_Text excerpt_
Hiwassee River

The Hiwassee River Blueway offers 55 miles of adventure in Southeast Tennessee. Extending from the Appalachia Dam near the border of North Carolina to the Tennessee River at Blythe’s Ferry in Birchwood, the wide river is well known for its water-based recreational opportunities including tubing, kayaking, rafting, and fishing.

The upper section of the Hiwassee River is the most popular section of the river, offering an easy to moderate whitewater experience on Class I and II rapids, with the occasional Class III. This section winds through the mountains of the Cherokee National Forest and is designated as a Tennessee State Scenic River. There are a number of outfitters near the river that offer raft, funyak and tube rentals between Memorial Day and Labor Day each year.

_Dataset extract_
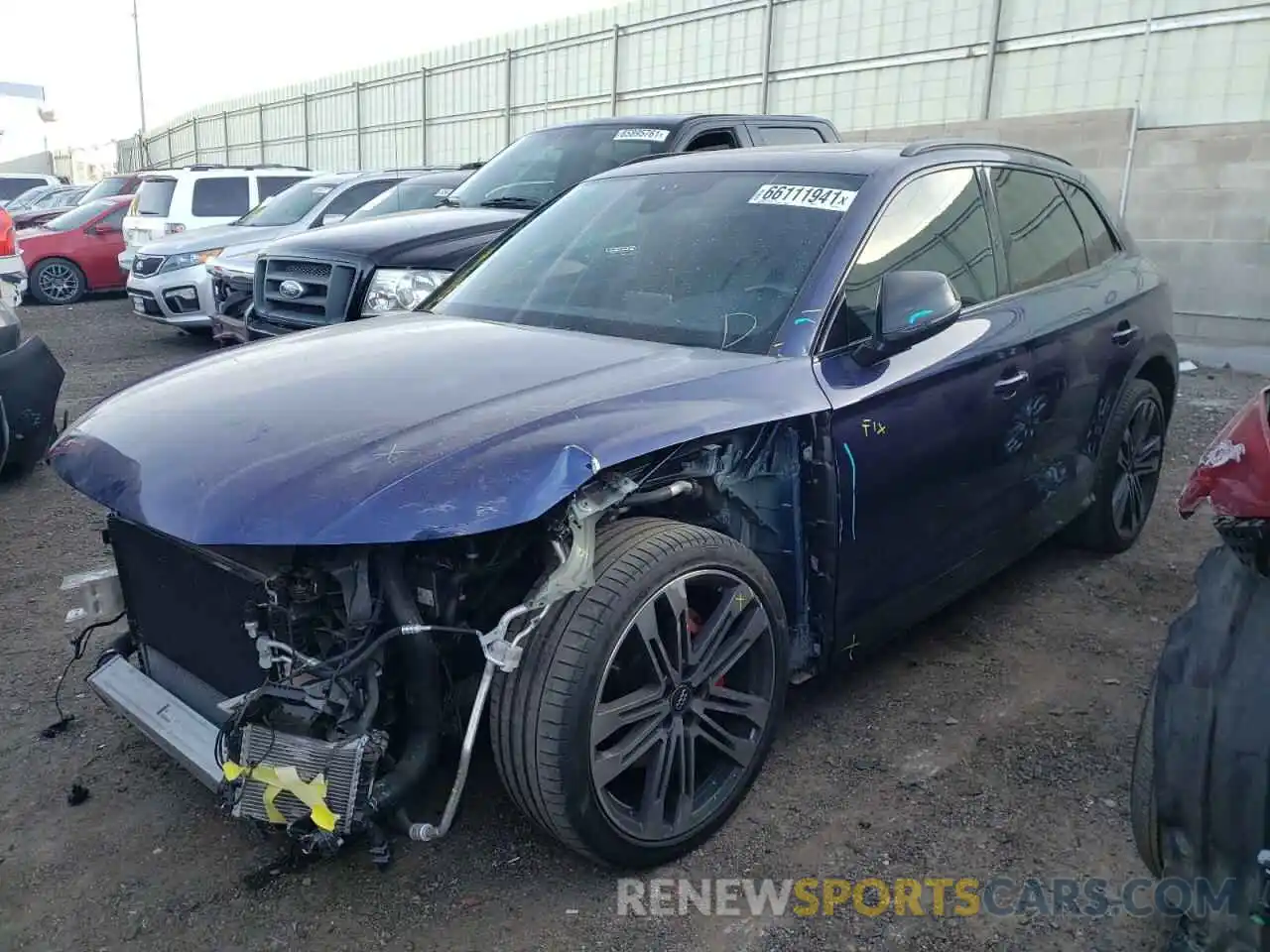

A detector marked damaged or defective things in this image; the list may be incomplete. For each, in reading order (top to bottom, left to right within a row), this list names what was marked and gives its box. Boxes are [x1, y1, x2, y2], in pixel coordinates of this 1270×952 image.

_What you will do_
Please answer from the Hiwassee River text: where does the Blueway end downstream?

_Solution to the problem_
At the Tennessee River at Blythe’s Ferry in Birchwood.